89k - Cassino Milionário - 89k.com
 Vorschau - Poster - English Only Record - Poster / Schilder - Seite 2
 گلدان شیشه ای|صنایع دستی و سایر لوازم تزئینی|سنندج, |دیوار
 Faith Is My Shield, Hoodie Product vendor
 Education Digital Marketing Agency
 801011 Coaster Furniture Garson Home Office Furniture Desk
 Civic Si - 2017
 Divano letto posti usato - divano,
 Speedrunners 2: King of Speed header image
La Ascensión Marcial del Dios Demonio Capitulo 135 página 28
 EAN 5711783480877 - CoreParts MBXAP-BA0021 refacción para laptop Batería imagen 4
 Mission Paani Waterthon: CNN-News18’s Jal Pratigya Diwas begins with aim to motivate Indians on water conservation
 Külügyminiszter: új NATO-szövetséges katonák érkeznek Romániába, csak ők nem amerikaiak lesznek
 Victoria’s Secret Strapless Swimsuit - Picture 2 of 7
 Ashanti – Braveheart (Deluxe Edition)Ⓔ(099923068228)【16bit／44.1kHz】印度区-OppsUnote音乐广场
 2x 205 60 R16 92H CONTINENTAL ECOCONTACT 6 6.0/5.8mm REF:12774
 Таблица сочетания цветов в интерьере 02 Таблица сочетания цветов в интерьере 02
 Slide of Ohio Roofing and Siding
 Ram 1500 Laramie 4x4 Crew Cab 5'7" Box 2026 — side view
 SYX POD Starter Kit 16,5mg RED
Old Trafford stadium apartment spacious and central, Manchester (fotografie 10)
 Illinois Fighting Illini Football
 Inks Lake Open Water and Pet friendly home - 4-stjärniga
——————————
Problem to work on: Can you write out all of the material above word for word, one line at a time and in the same order?

Output below:
89k - Cassino Milionário - 89k.com
 Vorschau - Poster - English Only Record - Poster / Schilder - Seite 2
 گلدان شیشه ای|صنایع دستی و سایر لوازم تزئینی|سنندج, |دیوار
 Faith Is My Shield, Hoodie Product vendor
 Education Digital Marketing Agency
 801011 Coaster Furniture Garson Home Office Furniture Desk
 Civic Si - 2017
 Divano letto posti usato - divano,
 Speedrunners 2: King of Speed header image
La Ascensión Marcial del Dios Demonio Capitulo 135 página 28
 EAN 5711783480877 - CoreParts MBXAP-BA0021 refacción para laptop Batería imagen 4
 Mission Paani Waterthon: CNN-News18’s Jal Pratigya Diwas begins with aim to motivate Indians on water conservation
 Külügyminiszter: új NATO-szövetséges katonák érkeznek Romániába, csak ők nem amerikaiak lesznek
 Victoria’s Secret Strapless Swimsuit - Picture 2 of 7
 Ashanti – Braveheart (Deluxe Edition)Ⓔ(099923068228)【16bit／44.1kHz】印度区-OppsUnote音乐广场
 2x 205 60 R16 92H CONTINENTAL ECOCONTACT 6 6.0/5.8mm REF:12774
 Таблица сочетания цветов в интерьере 02 Таблица сочетания цветов в интерьере 02
 Slide of Ohio Roofing and Siding
 Ram 1500 Laramie 4x4 Crew Cab 5'7" Box 2026 — side view
 SYX POD Starter Kit 16,5mg RED
Old Trafford stadium apartment spacious and central, Manchester (fotografie 10)
 Illinois Fighting Illini Football
 Inks Lake Open Water and Pet friendly home - 4-stjärniga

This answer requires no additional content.